**課題 1**
本文抜粋によると、『雑書』は誰の「事務日記」ですか。
**課題 2**
本文抜粋のうち、「盛岡藩政期の藩政の様子や」で始まり「こちらで紹介させていただきます。」まで続く部分を、一字一句たがえずに書き写してください。

**本文抜粋**
______

盛岡南部藩の家老の
“事務日記”である『雑書』(ざっしょ)。
盛岡藩政期の藩政の様子や
領内の主だった出来事を
うかがい知ることが出来ます。
その『雑書』の
文化7年(1810)7月6日と
文化8年(1811)閏2月22日の箇所に
当山についての記述が
見られます。
あらためて
確認してみると
現本堂以前の本堂についてのことや
当時の様子についての
一端が垣間見られるので
こちらで紹介させていただきます。
※( )と下線は筆者によります。
①文化7年(1810)7月6日
五戸七崎村普賢院
看主(覚宥)願出候は
本堂八間二七間之処
数十年罷成大破仕
去年九月境内杉願上頂戴仕
尚旦(檀)家共より得助力候得共
少旦(檀)家故行届兼迷惑仕候間
七崎村近村旦(檀)家共申合
講会弐会興行仕
右余分を以
普請入料へ足加申度候間
被 仰付被下度旨
永福寺末書を以申出
其筋為逐吟味
相対を以
講会願之通
寺社御奉行へ申渡之
②文化8年(1811)閏2月22日
五戸七崎村普賢院
此度本堂再建成就仕候二付
為入仏供養導師仕候二付
長谷寺差遣度候間
往来十八日御暇被下度
願之通御暇被下置候ハゝ
来る廿五日
此元出立為仕度旨
永福寺申出
願之通寺社御奉行へ申渡之
この2つの記事は
貴重な情報や状況を
いくつか伝えております。

______

**一覧**
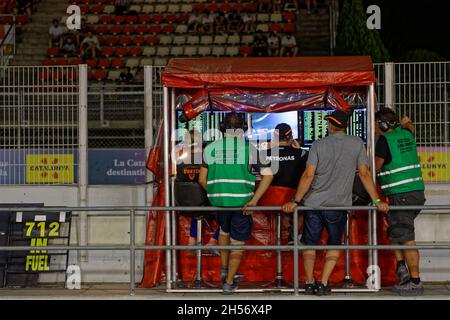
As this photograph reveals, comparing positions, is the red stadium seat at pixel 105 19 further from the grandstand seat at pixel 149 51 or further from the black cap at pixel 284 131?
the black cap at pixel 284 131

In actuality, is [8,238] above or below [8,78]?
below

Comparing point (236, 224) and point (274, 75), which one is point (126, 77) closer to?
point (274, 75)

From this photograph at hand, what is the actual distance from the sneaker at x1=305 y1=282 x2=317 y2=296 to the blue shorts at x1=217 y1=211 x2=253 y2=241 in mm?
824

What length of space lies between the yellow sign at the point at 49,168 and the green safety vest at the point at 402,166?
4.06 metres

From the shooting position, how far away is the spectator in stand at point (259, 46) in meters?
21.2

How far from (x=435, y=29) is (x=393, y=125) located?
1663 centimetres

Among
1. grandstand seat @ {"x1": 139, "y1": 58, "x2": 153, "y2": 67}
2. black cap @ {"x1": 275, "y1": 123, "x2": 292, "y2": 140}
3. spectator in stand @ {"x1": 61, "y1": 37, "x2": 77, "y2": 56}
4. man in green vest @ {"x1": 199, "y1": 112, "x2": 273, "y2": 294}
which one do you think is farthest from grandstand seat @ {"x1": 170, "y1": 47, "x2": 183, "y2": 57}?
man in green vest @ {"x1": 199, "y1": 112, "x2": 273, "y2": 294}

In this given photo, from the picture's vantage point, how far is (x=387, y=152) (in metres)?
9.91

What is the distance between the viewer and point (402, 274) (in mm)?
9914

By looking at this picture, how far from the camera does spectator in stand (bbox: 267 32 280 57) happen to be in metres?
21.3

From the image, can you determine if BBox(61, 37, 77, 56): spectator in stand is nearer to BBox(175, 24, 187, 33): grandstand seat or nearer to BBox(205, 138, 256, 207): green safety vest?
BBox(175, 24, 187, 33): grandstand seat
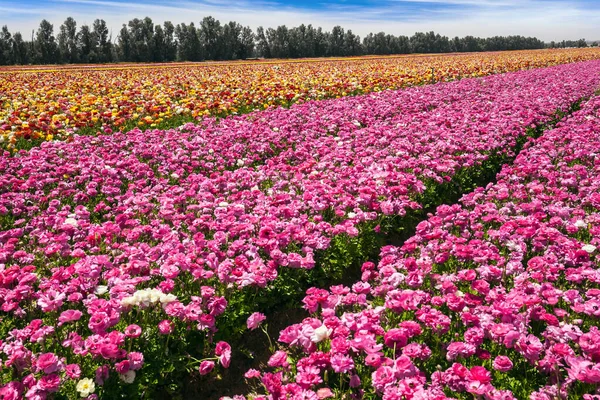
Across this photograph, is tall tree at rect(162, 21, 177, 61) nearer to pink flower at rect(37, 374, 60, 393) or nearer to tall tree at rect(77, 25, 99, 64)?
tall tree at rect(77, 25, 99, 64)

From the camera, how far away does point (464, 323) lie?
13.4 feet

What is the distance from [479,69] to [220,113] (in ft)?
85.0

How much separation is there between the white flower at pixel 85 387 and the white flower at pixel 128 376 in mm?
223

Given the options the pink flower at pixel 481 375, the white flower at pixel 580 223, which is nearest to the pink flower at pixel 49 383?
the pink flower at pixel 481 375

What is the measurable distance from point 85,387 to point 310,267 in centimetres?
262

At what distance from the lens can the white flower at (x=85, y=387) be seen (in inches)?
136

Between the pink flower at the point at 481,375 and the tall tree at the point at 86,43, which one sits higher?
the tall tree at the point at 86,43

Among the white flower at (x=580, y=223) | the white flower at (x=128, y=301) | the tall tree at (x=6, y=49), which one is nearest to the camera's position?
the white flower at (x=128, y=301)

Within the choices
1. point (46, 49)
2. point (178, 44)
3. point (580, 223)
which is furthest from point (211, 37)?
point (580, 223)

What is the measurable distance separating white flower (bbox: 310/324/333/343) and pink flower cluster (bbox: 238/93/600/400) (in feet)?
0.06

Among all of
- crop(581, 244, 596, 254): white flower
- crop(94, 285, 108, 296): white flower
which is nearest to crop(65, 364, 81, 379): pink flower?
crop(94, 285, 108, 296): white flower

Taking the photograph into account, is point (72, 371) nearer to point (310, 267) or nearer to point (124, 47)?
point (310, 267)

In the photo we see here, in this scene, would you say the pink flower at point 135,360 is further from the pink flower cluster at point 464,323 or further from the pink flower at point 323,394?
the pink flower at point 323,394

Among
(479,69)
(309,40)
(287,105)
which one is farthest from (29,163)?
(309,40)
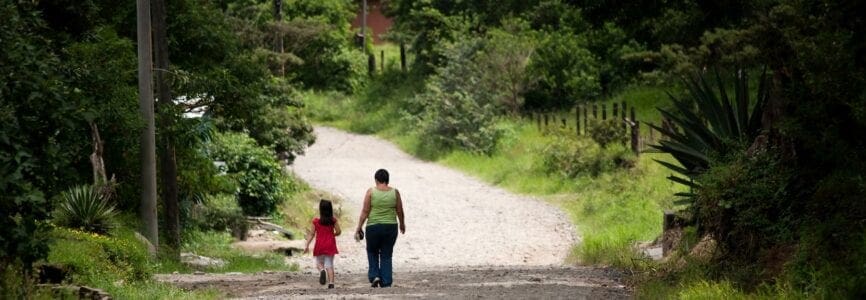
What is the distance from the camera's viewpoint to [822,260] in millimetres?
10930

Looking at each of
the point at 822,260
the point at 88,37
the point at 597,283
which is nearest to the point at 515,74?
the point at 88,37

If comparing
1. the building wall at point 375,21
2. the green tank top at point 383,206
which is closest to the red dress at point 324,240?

______

**最終結果 1**
盛岡南部藩の家老の事務日記です。

**最終結果 2**
盛岡藩政期の藩政の様子や
領内の主だった出来事を
うかがい知ることが出来ます。
その『雑書』の
文化7年(1810)7月6日と
文化8年(1811)閏2月22日の箇所に
当山についての記述が
見られます。
あらためて
確認してみると
現本堂以前の本堂についてのことや
当時の様子についての
一端が垣間見られるので
こちらで紹介させていただきます。